Corruption, the insidious monster gnawed at Nigeria’s progress for decades, remains the greatest threat to these budgets’ success. It seeps into every sector, distorting priorities and siphoning resources meant for development. The fight against corruption cannot be half-hearted. It requires a comprehensive strategy, from strengthening anti-corruption agencies to promoting transparency in public financial management. Without this, the ‘Renewed Hope’ and ‘Restoration’ agendas risk being devoured by the system they seek to reform.

The journey from ‘Renewed Hope’ to ‘Restoration’ is not just a fiscal challenge but a moral and institutional one. Success lies in balance: between ambition and realism, promises and actions, and short-term fixes and long-term solutions. For the Nigerian farmer in Borno, braving insecurity to till the soil or the small business owner in Lagos grappling with inflation and power outages, these budgets must transcend numbers to become catalysts for real change. Therefore, success will not be measured by economic growth alone but by the tangible improvements in the lives of ordinary Nigerians.

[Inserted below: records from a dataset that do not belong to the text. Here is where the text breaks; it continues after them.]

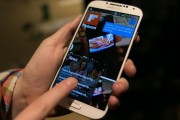 "Samsung cần gì để ""qua mặt"" Apple?"
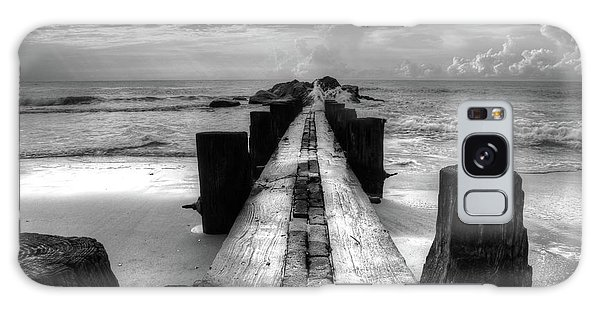 Folly Beach Pilings Charleston South Carolina In Black And White  Galaxy Case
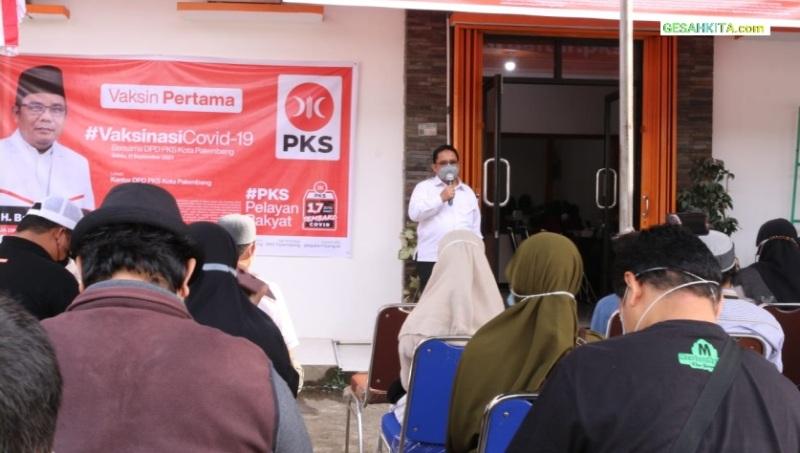 Suasana Vaksinasi Dilaksanakan DPD PKS Palembang Dengan Dinkes Palembang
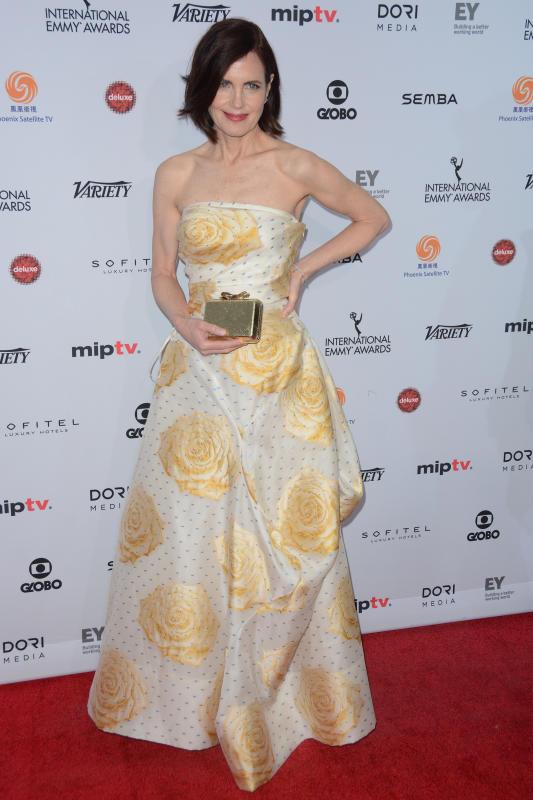 Elizabeth mcgovern 43rd international emmy awards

The question remains: Can these promises ripple through Nigeria’s diverse socio-economic strata to foster honest and lasting development? For these budgets to resonate, they must address these lived realities.

One critical challenge lies in implementation. History has shown that even the best-laid plans falter without meticulous execution and robust accountability frameworks. The Tinubu administration must resist the allure of symbolic achievements and instead prioritise measurable, impactful interventions. For instance, investments in education and healthcare, highlighted as cornerstones of the 2025 Budget, must translate into functional schools, accessible student loans, and revitalised hospitals equipped to serve the masses.

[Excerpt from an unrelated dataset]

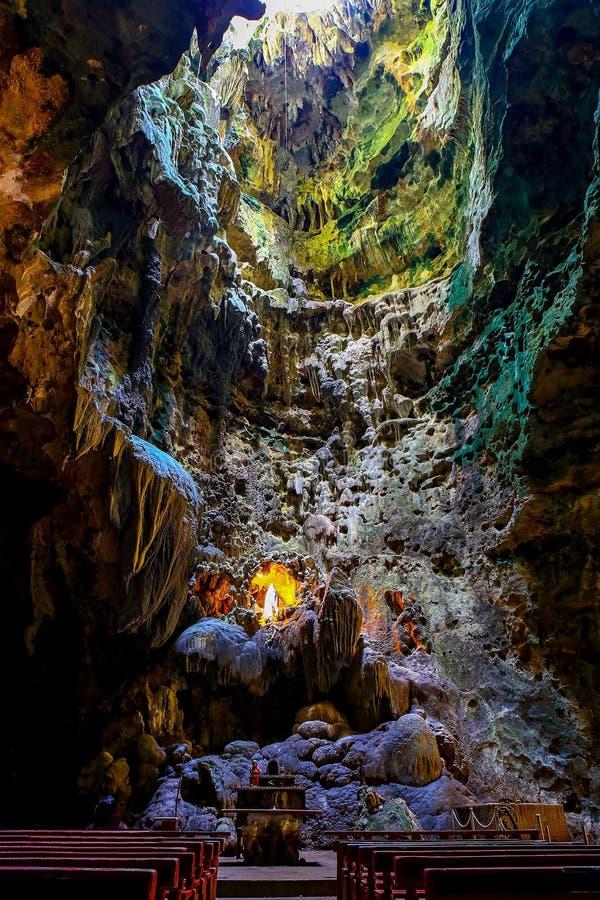 Capela na câmara um de cavernas do callao, penablanca, cagayan, Filipinas foto de stock royalty free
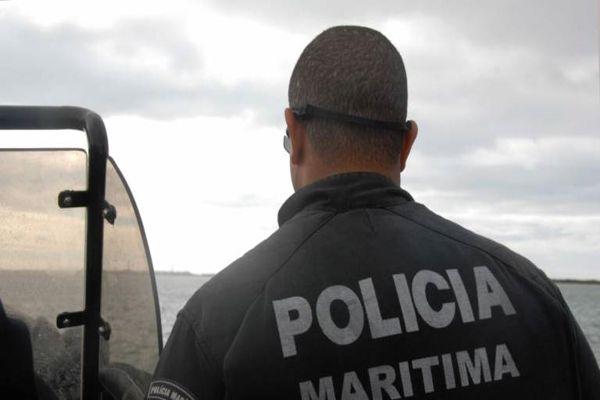 Aumentan vigilancia en caletas y puertos para que inmigrantes no pasen por vía marítima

Nigeria’s overreliance on oil revenue is a well-worn narrative, but diversification, its elixir, remains elusive. The 2025 Budget’s emphasis on agricultural revitalisation and manufacturing growth is a step in the right direction. However, it requires more than rhetoric. It demands infrastructure development, access to modern technologies, and policies that empower local producers. By reducing dependency on imports and creating jobs, these efforts can lay the foundation for a more resilient economy.

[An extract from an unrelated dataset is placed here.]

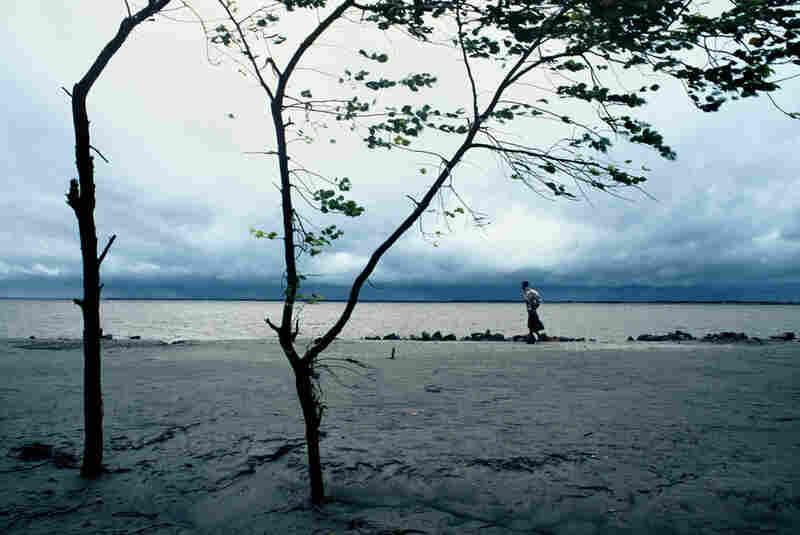 Rajshahi wind, Rajshahi, Bangladesh, 1999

Trust is the currency of governance, and transparency is its guarantor. Citizens, as stakeholders, must have avenues to monitor and engage with budgetary processes. This participatory approach builds trust and ensures that projects meet people’s needs. The government’s commitment to leveraging technology for financial management reforms is commendable, but it must be backed by consistent implementation and independent oversight.

The world beyond Nigeria’s borders adds another layer of complexity. Rising geopolitical tensions, fluctuating commodity prices, and the lingering effects of the COVID-19 pandemic cast long shadows over national ambitions. Navigating these external pressures requires adaptive strategies and cohesive leadership, which will be tested as the Tinubu administration progresses.

Amid these challenges, the resilience of the Nigerian people inspires hope. Time and again, they have shown an ability to thrive against all odds. It is this spirit that the Tinubu administration must harness and amplify but never underrate or treat with disdain. By empowering citizens through education, entrepreneurial support, and social safety nets, the government can transform these budgets from theoretical frameworks into engines of collective progress.

Accordingly, for the Tinubu administration, the path ahead demands courage, collaboration, and untiring devotion to the principles of good governance. Only by addressing the systemic issues that underlie Nigeria’s economic struggles can the promises of ‘Renewed Hope’ and ‘Restoration’ materialise.